A mon avis, une politique étrangère sensée ne serait pas possible sans un nouveau type de fusionisme. D'un côté, il doit y avoir des non-interventionnistes tels que Paul-I me qualifie fièrement d'isolationniste. Ils fournissent la vision, même la romance de l’Amérique indépendante de la corruption des intrigues européennes ou du Moyen-Orient.

D'autre part, nous avons besoin de l'expertise et de l'esprit politique qui sont prisés par les réalistes de la politique étrangère. Nous avons besoin qu’ils expliquent pourquoi telle ou telle intervention est imprudente. Nous avons besoin qu’ils comprennent et recherchent les moyens diplomatiques pour éviter la guerre. Après l’avoir interviewé et observé longuement, j’ai été attiré par la candidature de Jon Huntsman, précisément parce que j’ai vu en lui la possibilité d’un «vrai» réaliste. (Daniel Larison et moi pourrions nous disputer pour savoir si c'était une illusion une autre fois.) Je crois également qu'une coalition contre les guerres stupides doit être transpartisan, tout comme la coalition interventionniste a été en mesure de s'emparer des hauts lieux des deux partis.

En d'autres termes, nous avons besoin de personnes qui croient en principe que les guerres électives sont un non-sens destructeur. Et nous avons besoin d'autres personnes qui sachent pourquoi une guerre élective particulière est un non-sens en termes d'analyse. Idéalistes et experts.

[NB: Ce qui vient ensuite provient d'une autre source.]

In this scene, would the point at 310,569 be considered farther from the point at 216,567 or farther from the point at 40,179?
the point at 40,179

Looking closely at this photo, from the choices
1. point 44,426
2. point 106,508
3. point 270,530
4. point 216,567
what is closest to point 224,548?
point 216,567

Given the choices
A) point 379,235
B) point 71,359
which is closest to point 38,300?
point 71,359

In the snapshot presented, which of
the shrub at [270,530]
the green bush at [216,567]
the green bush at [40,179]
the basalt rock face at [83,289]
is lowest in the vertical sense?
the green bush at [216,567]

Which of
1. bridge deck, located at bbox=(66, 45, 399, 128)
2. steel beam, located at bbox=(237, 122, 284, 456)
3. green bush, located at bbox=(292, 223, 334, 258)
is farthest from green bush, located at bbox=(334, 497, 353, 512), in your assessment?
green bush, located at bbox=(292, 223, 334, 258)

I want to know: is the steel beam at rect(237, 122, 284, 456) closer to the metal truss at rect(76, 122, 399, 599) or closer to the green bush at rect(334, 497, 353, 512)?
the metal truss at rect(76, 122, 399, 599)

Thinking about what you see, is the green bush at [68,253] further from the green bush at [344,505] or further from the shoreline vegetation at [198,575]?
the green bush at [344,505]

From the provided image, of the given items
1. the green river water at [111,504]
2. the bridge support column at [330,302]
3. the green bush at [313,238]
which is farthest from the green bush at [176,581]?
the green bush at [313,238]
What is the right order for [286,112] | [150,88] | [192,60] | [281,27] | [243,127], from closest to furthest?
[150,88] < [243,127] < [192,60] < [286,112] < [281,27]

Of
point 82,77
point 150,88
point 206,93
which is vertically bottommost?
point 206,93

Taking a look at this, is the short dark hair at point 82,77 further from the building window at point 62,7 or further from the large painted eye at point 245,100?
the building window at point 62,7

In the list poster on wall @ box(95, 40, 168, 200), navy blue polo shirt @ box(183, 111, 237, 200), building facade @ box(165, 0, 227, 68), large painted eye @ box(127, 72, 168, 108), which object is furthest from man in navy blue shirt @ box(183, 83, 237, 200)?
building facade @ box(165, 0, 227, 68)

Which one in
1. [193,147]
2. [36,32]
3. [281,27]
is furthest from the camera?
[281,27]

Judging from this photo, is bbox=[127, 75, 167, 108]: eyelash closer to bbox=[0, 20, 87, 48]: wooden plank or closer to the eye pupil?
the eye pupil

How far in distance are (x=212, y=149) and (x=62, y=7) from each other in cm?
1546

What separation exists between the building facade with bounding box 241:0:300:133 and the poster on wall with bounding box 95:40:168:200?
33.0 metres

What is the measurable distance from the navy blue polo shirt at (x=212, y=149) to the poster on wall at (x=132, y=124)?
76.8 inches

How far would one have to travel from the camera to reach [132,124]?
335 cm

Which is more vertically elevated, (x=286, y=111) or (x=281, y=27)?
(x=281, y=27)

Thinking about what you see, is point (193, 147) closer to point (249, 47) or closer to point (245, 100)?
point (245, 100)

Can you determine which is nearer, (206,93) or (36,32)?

Mais il y a un problème. Actuellement, les réalistes ne tiennent pas la partie de mon marché proposé, du moins politiquement. Ils peuvent même ne pas être intéressés par cela. Pensez que pendant la guerre en Irak, un «réaliste» très calé comme Chuck Hagel a voté pour la guerre elle-même. Sa seule contribution "réaliste" est venue une fois que la guerre était politiquement toxique pour les républicains. Il se plissa le front avec des gravitas et émit des bruits de frustration et… enfin, c'était à peu près tout. Le groupe d’étude sur l’Irak, soi-disant composé de réalistes durs, vient de se renverser après avoir publié son propre rapport frôlant le menton. C’était l’intégralité de la réponse «réaliste» à la guerre en Irak.

Ainsi, ceux d’entre nous qui rêvent de jours plus sains dans l’élaboration des politiques devraient prendre un moment ce soir pour apprécier tout ce que la faction Paul a fait. À l’heure actuelle, ils sont la seule force politique capable d’élire des membres de la Chambre et du Sénat qui sont des électeurs dignes de confiance contre la guerre, quel que soit le parti occupant la fonction exécutive. Ils sont la seule faction politique à éduquer leurs électeurs sur ces questions. Ils sont les seuls à contacter les autres républicains pour parvenir à un consensus. Oui, ils sont terriblement petits. Mais essayez de nommer un seul politicien «réaliste» à qui on peut faire confiance pour voter et plaider contre une intervention lorsque la pression est réellement exercée pour "faire quelque chose" en Syrie ou en Iran. Je ne peux pas penser à un. Pas encore.

Et je suis donc arrivé à la conclusion provisoire que la seule façon de voir des réalistes dignes de confiance est de continuer à faire croître la coalition paulienne de républicains épris de paix. Nous avons besoin de plus de Rand Paul et Justin Amash. Nous avons besoin de plus d'institutions consacrées à la paix par principe. Peut-être qu'une fois que ces radicaux rendront le processus politique sécuritaire pour la paix, nous allons faire appel aux experts et aux hommes sages.

Alors oui, je vais encourager Rand ce soir.